## WHAT NEEDS TO BE DONE
Nothing other than the lines from the one containing "Considering the positions, is" through the close of the entries below should be printed, each exactly.

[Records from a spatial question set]
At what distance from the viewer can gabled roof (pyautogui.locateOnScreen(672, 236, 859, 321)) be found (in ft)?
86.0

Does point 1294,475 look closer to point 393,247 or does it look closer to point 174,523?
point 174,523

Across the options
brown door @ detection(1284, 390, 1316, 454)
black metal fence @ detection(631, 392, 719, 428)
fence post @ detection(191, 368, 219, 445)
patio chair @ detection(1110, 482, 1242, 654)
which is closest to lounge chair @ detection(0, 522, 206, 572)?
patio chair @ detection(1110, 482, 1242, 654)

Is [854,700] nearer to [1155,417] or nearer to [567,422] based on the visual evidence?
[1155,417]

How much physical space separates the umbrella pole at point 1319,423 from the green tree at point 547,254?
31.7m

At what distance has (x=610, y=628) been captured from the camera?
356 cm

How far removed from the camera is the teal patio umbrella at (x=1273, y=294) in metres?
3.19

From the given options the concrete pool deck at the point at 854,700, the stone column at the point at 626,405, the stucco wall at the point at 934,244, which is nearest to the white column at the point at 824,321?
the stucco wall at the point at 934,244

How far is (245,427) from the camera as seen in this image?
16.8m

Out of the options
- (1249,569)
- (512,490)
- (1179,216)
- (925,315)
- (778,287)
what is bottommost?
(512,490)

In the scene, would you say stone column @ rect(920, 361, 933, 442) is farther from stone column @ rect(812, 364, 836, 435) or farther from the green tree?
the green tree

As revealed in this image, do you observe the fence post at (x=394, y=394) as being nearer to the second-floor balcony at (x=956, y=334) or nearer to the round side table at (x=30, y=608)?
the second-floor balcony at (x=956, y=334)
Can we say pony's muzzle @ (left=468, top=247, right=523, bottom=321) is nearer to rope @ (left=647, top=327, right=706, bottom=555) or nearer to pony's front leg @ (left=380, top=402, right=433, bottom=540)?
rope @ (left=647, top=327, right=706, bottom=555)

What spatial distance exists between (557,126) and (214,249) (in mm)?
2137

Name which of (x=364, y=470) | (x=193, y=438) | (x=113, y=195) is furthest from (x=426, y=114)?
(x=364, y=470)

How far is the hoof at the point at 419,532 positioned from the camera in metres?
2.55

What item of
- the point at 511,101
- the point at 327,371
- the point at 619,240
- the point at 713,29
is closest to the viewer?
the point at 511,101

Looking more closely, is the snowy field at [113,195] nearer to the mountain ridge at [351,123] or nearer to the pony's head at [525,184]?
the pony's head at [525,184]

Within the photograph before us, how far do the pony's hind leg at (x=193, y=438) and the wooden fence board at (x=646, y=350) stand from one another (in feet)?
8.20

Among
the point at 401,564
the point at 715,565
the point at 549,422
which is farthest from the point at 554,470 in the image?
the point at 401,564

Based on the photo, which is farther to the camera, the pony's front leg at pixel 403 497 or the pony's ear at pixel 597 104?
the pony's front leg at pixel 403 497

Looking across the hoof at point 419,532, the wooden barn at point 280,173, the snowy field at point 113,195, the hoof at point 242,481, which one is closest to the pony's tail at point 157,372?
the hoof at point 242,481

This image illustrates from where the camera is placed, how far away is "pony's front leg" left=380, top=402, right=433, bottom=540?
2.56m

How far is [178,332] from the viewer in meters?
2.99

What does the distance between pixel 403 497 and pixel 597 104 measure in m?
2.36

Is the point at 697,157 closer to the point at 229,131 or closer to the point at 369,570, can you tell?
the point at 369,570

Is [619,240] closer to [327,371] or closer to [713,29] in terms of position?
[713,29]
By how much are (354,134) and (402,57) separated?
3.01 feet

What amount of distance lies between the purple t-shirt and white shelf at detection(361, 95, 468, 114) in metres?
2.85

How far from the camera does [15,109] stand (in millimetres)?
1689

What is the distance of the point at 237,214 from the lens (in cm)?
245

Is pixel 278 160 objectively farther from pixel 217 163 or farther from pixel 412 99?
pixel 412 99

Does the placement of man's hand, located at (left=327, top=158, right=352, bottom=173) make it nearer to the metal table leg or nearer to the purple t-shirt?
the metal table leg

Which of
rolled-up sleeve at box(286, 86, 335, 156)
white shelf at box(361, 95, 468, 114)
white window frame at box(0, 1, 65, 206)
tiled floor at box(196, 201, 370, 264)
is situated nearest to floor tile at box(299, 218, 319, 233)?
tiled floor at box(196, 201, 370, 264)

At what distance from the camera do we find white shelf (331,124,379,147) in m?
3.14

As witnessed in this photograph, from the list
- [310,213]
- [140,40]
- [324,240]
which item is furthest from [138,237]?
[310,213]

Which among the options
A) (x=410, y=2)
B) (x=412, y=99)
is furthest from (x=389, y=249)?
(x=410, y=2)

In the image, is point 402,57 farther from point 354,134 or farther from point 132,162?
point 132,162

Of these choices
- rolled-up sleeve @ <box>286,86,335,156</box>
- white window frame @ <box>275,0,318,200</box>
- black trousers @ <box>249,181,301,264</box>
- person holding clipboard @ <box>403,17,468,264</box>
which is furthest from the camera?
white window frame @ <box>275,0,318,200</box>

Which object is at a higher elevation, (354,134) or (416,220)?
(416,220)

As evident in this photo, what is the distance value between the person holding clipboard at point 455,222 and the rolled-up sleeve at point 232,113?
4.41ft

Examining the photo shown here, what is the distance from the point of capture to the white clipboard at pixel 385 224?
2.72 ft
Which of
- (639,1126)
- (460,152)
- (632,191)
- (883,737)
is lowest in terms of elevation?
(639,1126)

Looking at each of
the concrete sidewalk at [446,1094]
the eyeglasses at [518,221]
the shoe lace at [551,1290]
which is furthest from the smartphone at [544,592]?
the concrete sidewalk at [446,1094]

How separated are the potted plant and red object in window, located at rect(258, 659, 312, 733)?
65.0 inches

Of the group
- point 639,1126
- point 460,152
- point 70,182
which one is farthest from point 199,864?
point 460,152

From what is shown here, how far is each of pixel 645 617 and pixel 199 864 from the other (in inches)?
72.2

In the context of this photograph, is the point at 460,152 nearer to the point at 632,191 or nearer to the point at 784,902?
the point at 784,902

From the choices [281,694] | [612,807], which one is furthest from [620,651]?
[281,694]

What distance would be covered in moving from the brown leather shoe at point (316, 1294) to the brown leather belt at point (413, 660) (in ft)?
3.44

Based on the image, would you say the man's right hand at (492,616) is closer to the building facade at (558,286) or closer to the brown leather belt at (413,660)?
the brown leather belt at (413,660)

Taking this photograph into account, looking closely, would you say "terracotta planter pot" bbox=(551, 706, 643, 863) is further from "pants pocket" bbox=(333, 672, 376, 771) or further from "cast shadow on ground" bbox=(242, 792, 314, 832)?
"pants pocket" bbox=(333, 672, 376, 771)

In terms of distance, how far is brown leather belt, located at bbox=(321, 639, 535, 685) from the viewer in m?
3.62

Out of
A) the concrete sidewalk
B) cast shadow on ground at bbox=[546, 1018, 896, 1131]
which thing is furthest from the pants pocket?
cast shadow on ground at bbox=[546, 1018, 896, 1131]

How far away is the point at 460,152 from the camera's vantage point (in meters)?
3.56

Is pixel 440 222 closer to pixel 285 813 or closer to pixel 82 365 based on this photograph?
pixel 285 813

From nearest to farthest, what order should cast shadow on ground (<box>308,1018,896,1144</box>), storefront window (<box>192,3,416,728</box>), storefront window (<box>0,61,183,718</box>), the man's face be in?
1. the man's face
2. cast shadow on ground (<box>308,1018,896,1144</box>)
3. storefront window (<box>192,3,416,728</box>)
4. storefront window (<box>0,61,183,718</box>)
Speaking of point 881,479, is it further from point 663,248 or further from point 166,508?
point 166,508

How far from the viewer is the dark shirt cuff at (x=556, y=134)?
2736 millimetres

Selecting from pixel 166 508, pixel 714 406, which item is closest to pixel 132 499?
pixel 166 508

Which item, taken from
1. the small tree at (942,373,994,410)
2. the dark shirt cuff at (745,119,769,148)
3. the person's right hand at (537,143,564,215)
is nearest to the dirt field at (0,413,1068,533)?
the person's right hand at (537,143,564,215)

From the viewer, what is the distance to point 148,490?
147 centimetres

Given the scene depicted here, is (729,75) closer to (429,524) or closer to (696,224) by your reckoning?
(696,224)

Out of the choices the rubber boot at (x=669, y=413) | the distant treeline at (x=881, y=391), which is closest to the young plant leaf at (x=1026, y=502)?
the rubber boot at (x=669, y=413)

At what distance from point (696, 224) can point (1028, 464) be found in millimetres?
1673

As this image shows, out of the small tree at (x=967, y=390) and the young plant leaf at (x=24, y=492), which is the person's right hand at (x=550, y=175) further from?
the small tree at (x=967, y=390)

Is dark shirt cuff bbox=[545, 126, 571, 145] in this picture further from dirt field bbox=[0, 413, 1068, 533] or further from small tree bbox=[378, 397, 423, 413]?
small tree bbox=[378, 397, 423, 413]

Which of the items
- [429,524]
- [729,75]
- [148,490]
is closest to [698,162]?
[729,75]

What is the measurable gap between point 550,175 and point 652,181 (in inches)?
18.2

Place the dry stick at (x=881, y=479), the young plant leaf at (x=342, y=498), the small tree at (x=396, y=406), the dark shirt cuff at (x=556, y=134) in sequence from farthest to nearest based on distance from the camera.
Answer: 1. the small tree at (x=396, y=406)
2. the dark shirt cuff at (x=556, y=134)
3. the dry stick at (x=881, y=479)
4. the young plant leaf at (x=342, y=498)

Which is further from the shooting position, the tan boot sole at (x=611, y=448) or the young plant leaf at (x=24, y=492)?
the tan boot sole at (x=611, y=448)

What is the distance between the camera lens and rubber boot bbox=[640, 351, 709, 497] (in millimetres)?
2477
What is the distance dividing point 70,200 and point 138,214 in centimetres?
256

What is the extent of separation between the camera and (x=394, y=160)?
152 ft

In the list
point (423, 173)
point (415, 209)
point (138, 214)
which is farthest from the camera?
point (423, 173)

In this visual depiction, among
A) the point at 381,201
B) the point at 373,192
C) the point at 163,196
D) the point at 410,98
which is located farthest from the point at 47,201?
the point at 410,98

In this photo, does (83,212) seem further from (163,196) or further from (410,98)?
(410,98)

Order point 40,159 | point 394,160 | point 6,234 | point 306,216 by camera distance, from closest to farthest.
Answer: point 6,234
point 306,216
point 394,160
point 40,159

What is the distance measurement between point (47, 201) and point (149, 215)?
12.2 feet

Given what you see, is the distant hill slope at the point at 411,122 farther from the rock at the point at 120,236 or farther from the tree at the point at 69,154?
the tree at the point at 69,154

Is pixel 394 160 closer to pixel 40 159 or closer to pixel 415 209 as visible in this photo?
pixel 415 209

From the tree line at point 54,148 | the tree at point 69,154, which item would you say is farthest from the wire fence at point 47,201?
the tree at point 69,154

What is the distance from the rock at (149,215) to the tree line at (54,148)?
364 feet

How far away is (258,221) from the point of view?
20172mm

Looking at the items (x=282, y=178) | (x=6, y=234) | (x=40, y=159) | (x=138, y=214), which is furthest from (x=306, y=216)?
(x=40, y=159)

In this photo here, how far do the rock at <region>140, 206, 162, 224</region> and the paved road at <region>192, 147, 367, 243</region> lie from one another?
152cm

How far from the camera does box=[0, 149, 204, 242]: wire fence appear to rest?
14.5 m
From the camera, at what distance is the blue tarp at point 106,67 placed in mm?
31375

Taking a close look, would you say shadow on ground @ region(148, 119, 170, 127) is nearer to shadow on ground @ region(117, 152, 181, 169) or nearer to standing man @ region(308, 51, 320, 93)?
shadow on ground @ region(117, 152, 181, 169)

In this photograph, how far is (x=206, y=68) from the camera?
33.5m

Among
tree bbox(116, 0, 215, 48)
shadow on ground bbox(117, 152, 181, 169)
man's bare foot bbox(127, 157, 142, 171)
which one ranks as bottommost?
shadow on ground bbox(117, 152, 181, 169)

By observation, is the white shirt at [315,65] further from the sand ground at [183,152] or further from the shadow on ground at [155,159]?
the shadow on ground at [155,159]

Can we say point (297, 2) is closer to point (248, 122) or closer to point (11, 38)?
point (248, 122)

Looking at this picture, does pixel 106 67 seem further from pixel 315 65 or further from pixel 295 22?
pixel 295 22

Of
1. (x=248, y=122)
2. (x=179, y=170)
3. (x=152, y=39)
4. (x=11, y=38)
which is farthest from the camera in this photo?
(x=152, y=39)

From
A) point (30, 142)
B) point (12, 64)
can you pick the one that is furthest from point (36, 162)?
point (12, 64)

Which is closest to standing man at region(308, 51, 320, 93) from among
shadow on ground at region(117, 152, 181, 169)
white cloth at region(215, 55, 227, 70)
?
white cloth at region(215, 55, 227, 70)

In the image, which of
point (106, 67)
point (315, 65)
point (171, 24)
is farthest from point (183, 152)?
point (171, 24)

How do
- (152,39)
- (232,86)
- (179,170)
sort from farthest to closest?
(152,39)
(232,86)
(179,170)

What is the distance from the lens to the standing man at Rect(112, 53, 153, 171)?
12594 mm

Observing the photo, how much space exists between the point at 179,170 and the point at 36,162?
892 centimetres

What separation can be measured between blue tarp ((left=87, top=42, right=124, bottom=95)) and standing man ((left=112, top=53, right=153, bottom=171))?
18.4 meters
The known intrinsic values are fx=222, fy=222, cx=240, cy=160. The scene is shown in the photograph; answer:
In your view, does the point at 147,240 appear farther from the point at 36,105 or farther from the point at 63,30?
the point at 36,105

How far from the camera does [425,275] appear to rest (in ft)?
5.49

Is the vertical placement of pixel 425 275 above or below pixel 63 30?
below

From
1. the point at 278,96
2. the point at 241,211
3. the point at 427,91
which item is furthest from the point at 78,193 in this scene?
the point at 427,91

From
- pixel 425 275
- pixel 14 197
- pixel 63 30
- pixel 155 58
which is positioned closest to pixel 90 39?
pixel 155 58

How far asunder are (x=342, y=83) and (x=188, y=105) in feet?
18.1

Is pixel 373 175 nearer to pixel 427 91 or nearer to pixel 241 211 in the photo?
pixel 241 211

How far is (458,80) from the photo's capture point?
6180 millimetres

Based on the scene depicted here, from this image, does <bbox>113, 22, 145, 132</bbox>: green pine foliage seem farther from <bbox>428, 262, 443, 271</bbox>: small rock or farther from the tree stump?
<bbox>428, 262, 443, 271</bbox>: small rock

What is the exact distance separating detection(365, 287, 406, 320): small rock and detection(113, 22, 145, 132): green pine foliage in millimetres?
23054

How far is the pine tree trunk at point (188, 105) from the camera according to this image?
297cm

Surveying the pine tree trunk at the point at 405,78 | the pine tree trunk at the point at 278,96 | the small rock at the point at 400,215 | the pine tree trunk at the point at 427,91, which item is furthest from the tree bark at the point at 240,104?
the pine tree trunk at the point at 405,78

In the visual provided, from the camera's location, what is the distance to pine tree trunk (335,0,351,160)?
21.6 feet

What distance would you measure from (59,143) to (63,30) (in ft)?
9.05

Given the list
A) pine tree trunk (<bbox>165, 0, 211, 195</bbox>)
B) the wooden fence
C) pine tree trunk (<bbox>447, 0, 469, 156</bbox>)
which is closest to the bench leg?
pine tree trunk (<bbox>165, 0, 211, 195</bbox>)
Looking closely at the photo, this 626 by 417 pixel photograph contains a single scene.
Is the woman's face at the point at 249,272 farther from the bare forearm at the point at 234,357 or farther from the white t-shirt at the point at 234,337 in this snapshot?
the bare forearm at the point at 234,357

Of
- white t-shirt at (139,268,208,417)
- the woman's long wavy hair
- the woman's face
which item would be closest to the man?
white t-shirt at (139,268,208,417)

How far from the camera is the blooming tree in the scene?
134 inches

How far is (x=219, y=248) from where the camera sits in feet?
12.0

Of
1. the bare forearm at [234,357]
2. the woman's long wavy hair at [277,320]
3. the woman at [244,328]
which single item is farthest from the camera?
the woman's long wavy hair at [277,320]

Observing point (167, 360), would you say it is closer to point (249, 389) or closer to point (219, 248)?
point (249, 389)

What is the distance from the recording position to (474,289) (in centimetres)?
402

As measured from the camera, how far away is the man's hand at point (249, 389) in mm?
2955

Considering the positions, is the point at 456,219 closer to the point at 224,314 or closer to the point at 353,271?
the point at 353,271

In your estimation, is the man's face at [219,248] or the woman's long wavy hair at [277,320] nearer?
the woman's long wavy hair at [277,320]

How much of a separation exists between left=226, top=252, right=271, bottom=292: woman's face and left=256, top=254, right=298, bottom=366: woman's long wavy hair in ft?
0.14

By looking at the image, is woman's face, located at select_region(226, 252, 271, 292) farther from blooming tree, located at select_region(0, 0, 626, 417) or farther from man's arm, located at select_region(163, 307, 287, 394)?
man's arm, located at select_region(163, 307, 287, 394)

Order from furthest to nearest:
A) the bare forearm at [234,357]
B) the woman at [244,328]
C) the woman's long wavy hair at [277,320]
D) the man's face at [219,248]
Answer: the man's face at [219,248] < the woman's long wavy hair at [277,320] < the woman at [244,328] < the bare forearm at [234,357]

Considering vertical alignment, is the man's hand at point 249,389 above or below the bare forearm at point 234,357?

## ANSWER TO THIS EXERCISE
Considering the positions, is the point at 456,219 closer to the point at 224,314 or closer to the point at 353,271?
the point at 353,271

In your estimation, is the man's face at [219,248] or the woman's long wavy hair at [277,320] nearer?
the woman's long wavy hair at [277,320]

How much of a separation exists between left=226, top=252, right=271, bottom=292: woman's face and left=256, top=254, right=298, bottom=366: woman's long wavy hair in ft?
0.14

By looking at the image, is woman's face, located at select_region(226, 252, 271, 292) farther from blooming tree, located at select_region(0, 0, 626, 417) or farther from man's arm, located at select_region(163, 307, 287, 394)?
man's arm, located at select_region(163, 307, 287, 394)

Order from furthest to nearest:
A) the bare forearm at [234,357]
B) the woman at [244,328]
C) the woman's long wavy hair at [277,320]
D) the man's face at [219,248]
Answer: the man's face at [219,248] < the woman's long wavy hair at [277,320] < the woman at [244,328] < the bare forearm at [234,357]

Considering vertical alignment, is the man's hand at point 249,389 above or below the bare forearm at point 234,357?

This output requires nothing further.